Estratti da un dataset spaziale =
---------------
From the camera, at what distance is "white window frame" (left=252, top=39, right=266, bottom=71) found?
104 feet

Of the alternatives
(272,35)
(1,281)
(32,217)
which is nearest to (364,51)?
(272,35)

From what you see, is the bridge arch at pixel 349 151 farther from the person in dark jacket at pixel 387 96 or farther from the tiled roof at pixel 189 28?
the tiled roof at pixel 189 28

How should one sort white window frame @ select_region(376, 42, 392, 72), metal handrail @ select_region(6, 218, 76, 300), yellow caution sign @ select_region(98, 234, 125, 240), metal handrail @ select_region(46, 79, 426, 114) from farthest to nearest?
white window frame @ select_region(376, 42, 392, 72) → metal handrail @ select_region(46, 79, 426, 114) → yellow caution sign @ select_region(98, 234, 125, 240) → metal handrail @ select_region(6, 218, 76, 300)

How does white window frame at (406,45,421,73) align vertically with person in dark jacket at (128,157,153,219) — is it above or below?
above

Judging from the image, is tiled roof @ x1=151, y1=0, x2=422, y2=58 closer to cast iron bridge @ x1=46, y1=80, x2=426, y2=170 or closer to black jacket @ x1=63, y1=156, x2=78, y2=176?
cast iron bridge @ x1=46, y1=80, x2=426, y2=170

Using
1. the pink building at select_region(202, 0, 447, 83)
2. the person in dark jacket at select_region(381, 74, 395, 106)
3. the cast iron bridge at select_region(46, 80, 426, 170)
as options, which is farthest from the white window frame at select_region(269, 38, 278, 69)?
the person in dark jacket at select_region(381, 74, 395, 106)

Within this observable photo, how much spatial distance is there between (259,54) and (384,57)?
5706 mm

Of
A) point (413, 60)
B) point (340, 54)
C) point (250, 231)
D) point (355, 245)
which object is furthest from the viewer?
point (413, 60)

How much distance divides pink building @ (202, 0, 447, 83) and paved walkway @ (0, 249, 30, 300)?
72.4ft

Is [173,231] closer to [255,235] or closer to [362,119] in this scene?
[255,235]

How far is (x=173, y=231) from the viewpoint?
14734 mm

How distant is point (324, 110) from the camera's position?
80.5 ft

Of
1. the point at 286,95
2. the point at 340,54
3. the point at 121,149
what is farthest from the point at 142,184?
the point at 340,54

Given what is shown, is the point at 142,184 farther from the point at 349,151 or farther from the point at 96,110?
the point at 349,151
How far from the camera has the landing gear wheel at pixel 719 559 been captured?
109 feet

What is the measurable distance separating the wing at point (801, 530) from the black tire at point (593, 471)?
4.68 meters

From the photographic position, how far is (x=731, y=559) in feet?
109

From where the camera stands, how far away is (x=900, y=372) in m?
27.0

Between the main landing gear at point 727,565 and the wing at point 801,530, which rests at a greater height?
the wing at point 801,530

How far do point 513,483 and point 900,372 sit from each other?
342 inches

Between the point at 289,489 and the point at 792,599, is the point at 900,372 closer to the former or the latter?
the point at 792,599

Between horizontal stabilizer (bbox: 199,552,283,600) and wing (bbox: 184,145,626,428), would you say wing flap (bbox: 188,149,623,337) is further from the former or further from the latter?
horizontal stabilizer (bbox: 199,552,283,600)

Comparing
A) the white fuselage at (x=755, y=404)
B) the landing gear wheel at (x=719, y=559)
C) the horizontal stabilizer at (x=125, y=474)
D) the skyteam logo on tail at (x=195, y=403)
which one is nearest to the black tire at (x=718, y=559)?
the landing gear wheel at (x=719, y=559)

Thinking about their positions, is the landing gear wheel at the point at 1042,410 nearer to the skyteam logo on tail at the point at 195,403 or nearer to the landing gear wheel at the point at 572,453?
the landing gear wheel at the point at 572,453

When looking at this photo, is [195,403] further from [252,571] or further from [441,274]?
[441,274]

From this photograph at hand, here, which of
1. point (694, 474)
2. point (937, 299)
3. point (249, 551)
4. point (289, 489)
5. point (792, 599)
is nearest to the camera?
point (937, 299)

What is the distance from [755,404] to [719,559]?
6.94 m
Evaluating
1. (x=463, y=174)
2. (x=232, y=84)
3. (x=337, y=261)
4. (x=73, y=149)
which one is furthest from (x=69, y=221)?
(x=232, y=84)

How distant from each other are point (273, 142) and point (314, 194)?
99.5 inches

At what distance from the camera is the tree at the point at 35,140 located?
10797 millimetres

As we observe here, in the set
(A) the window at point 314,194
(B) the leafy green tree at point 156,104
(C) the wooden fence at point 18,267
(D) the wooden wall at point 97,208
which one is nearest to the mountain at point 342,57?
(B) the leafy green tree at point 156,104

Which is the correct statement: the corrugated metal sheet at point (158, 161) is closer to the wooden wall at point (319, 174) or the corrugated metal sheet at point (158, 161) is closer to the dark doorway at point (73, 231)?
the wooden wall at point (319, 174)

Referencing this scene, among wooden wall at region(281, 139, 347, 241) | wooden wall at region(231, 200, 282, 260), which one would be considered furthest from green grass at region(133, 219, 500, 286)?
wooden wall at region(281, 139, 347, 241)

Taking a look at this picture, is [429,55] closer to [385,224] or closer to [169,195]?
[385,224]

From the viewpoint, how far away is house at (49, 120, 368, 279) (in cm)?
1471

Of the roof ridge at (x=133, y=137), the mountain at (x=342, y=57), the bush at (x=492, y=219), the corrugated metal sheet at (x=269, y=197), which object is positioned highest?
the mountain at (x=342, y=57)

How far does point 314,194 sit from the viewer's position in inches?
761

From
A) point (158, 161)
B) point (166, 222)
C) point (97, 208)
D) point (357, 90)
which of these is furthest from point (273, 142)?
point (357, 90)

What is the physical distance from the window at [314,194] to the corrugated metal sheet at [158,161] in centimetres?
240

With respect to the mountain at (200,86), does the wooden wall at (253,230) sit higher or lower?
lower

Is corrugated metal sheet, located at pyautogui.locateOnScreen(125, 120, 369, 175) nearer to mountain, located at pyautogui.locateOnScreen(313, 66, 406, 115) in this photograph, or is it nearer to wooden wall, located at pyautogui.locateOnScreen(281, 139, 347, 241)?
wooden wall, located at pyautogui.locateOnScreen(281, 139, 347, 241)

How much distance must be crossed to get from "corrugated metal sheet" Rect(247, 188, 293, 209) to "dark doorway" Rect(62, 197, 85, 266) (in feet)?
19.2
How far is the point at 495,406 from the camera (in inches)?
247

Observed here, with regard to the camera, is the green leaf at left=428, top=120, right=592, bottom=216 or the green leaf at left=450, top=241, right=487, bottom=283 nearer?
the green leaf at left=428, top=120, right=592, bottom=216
---------------
Obiettivo = Riporta fedelmente, senza alcuna modifica, le righe dei record che vanno da quella contenente "Referencing this scene, among" fino alla fine dei record, entrambi gli estremi inclusi.

Soluzione svolta =
Referencing this scene, among wooden wall at region(281, 139, 347, 241) | wooden wall at region(231, 200, 282, 260), which one would be considered furthest from green grass at region(133, 219, 500, 286)?
wooden wall at region(281, 139, 347, 241)

Taking a look at this picture, is [429,55] closer to [385,224] or closer to [169,195]?
[385,224]

From the viewpoint, how far away is house at (49, 120, 368, 279) (in cm)?
1471

Of the roof ridge at (x=133, y=137), the mountain at (x=342, y=57), the bush at (x=492, y=219), the corrugated metal sheet at (x=269, y=197), which object is positioned highest?
the mountain at (x=342, y=57)

How far does point 314,194 sit from the viewer's position in inches?
761

From
A) point (158, 161)
B) point (166, 222)
C) point (97, 208)
D) point (357, 90)
which of these is furthest from point (273, 142)?
point (357, 90)

What is the physical distance from the window at [314,194] to the corrugated metal sheet at [158,161] in centimetres?
240

With respect to the mountain at (200,86), does the wooden wall at (253,230) sit higher or lower?
lower

Is corrugated metal sheet, located at pyautogui.locateOnScreen(125, 120, 369, 175) nearer to mountain, located at pyautogui.locateOnScreen(313, 66, 406, 115) in this photograph, or is it nearer to wooden wall, located at pyautogui.locateOnScreen(281, 139, 347, 241)?
wooden wall, located at pyautogui.locateOnScreen(281, 139, 347, 241)

How much distance must be crossed to get from "corrugated metal sheet" Rect(247, 188, 293, 209) to "dark doorway" Rect(62, 197, 85, 266) (in feet)?
19.2
How far is the point at 495,406 from the camera (in inches)?
247

Observed here, with regard to the camera, is the green leaf at left=428, top=120, right=592, bottom=216 or the green leaf at left=450, top=241, right=487, bottom=283 nearer?
the green leaf at left=428, top=120, right=592, bottom=216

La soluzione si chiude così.